Cardiff is another possibility, just a short hop across the Severn estuary. Probably need to hire a car though as Cardiff airport is out in the sticks.


----------



## Alcalaina (Aug 6, 2010)

First Great Western run a direct train from Heathrow to Bristol. 
First Great Western - Home

You can also get a train from Gatwick but you have to change.
http://www.thetrainline.com/buytickets/combinedmatrix.aspx?Command=TimeTable


----------



## mrypg9 (Apr 26, 2008)

Alcalaina said:


> First Great Western run a direct train from Heathrow to Bristol.
> First Great Western - Home
> 
> You can also get a train from Gatwick but you have to change.
> Cheap train tickets, get UK train times & fares | thetrainline


BA ticket prices may be a bit steep booking at such short notice....
Are Lingus do cheaper flights but I think they fly to Gatwick.


----------



## jimenato (Nov 21, 2009)

Another thing - how easy is it for you to get to any of the Costa airports from where you are? Malaga serves Bristol about three times a day (Ryanair and Easyjet) and I'm sure many of the other costa airports do as well.

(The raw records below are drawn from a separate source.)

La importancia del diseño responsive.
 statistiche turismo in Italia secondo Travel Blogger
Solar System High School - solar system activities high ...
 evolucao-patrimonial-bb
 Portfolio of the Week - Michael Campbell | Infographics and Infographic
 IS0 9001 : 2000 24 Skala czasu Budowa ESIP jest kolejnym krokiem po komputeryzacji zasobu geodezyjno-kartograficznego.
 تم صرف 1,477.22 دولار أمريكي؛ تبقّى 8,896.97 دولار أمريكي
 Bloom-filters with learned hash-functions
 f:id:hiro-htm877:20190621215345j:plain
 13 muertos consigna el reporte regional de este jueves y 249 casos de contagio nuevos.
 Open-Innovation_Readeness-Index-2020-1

Just checked - Easyjet are all full around that time Ryanair has this

Now just hop on a train to Malaga.


----------



## Pesky Wesky (May 10, 2009)

Thanks for all the info. Trying to get my head around it now.
From what I can make out Cardiff and Exeter are not offering flights to the areas I want ATM. Some of these smaller airports are not fully operational year round.
Malaga, whilst being an interesting option in theory, is too far (about 6 hours or a fortune on the AVE). Bilbao or Alicante are better options, but nothing seems to be dooable.


----------



## xabiaxica (Jun 23, 2009)

Pesky Wesky said:


> I would like to get to Bristol this weekend travelling Thurs 15th evening/ night or Saturday 16th morning and coming back on Monday 19th.
> All of Easyjet, which has a direct Madrid Bristol flight, is booked. Any other ideas? Exeter/ Bournmouth/ Birmingham??
> Alicante??
> Please post ideas and links if poss.
> Thanks


have a look at this Momondo - vuelos baratos - Turismo Buscador de bajo coste y billetes de avión baratos

not direct flights, but just one change 

the first on the list goes to Birmingham, but the second takes you to Bristol - not cheap though

have a play with dates maybe


----------



## MrsCarter (Jun 25, 2010)

*London Airports*

Have you thought about getting a flight to a London Airport as this tends to be cheaper and then making your way to Bristol from there? 

Its crazy you cant get a flight when you think about it...


----------



## brocher (Mar 21, 2011)

Ryanair seem to have Alicante - Bristol, out Fri, back Mon


----------



## mrypg9 (Apr 26, 2008)

MrsCarter said:


> Have you thought about getting a flight to a London Airport as this tends to be cheaper and then making your way to Bristol from there?
> 
> Its crazy you cant get a flight when you think about it...



Of course you can get a flight whenever you want...you just have to be prepared to pay more!!!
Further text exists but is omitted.